- **TASK**
Tally the lines in the entries below that contain the word "slice", and give only that number.

____

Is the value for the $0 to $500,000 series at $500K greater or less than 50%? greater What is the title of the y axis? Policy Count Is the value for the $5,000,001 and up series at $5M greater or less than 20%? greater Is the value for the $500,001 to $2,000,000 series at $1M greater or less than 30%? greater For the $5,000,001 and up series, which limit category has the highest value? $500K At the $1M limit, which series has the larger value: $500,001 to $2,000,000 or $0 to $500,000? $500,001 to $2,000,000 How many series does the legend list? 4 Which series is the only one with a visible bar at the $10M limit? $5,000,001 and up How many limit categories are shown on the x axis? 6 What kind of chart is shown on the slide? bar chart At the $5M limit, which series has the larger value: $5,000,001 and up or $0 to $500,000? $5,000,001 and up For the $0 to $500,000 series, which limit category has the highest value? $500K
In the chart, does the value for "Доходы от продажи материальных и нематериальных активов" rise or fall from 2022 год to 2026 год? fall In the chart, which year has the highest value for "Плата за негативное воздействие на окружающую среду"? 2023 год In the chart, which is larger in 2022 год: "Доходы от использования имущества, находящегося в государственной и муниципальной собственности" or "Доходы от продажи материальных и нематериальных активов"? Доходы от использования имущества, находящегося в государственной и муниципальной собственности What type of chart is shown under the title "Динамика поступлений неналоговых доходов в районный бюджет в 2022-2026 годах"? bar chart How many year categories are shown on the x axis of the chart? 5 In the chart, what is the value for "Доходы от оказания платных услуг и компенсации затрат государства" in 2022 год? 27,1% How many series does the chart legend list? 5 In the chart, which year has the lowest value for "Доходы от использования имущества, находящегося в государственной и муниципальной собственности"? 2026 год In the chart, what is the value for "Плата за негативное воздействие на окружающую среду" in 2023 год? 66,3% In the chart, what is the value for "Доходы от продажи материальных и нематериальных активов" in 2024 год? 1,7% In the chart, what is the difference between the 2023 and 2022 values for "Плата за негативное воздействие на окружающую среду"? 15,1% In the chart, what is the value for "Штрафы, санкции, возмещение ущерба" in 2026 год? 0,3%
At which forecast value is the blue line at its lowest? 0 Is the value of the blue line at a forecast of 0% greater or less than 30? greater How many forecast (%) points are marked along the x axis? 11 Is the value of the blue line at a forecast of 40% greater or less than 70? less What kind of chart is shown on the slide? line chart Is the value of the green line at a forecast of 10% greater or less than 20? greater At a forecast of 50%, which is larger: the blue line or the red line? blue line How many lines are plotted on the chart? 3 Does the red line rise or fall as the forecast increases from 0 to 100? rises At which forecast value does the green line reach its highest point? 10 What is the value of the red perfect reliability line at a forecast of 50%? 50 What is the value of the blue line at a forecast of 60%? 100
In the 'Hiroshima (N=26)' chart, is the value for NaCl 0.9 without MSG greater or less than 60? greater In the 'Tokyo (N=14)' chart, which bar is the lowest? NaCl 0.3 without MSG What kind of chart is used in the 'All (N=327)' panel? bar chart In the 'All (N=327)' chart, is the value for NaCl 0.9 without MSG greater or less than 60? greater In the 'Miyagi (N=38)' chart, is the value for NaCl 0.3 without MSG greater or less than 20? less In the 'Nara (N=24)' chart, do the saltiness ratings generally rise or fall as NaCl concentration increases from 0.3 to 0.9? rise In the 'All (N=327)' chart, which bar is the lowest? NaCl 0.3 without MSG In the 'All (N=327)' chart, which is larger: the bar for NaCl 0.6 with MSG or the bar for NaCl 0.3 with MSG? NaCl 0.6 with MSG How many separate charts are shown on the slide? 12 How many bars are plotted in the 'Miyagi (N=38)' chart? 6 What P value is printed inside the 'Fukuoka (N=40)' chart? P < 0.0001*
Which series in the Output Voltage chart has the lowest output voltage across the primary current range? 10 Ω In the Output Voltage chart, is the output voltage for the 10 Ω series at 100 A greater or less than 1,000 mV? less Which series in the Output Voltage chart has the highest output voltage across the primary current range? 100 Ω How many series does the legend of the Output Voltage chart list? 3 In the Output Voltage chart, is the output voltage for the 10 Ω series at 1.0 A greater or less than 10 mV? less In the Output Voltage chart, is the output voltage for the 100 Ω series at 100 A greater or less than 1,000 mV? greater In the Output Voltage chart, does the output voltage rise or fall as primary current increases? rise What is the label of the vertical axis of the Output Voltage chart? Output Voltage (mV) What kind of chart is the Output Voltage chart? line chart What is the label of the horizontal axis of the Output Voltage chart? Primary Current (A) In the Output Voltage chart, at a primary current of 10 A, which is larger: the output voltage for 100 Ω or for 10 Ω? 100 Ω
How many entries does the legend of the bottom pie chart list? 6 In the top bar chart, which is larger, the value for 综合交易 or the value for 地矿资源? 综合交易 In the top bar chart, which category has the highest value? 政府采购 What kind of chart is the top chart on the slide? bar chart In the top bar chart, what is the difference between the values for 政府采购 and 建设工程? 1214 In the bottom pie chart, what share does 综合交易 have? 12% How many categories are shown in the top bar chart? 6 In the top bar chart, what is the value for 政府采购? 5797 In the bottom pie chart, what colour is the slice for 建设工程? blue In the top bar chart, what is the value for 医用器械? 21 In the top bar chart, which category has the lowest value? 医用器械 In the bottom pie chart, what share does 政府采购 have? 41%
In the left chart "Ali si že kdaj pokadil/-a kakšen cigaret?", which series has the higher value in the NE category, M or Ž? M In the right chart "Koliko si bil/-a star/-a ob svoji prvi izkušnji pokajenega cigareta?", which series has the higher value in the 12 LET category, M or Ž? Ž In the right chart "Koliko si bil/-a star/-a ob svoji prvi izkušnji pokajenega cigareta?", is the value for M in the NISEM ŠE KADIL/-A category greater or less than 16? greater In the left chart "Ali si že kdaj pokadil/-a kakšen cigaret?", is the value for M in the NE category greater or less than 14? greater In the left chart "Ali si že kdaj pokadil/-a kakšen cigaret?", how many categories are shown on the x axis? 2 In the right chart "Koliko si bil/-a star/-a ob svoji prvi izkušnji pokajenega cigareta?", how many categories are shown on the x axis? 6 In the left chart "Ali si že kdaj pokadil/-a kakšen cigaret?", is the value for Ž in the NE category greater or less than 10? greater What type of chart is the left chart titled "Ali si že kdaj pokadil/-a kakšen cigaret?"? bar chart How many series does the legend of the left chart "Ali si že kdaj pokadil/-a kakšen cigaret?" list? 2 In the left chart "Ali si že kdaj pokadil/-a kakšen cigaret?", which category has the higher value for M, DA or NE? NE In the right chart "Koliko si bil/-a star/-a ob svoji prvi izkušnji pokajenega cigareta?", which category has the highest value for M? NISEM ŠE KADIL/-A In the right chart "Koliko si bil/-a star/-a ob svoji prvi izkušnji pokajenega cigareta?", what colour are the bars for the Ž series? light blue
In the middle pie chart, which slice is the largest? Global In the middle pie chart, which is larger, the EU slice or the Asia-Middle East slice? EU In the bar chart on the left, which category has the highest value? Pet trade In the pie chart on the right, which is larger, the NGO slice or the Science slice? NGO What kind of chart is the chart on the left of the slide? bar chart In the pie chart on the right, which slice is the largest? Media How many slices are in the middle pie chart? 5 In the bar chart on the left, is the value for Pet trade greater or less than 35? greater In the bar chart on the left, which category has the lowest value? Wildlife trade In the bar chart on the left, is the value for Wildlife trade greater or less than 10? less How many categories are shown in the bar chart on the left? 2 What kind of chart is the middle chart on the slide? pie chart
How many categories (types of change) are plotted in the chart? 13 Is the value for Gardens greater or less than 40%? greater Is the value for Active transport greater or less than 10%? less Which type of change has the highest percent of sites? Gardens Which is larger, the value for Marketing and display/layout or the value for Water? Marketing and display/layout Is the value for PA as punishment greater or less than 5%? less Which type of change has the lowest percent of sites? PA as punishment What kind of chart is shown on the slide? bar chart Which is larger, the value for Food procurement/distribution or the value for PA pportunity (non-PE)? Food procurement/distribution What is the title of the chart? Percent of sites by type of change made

____

- **OUTPUT FOR THIS TASK**
2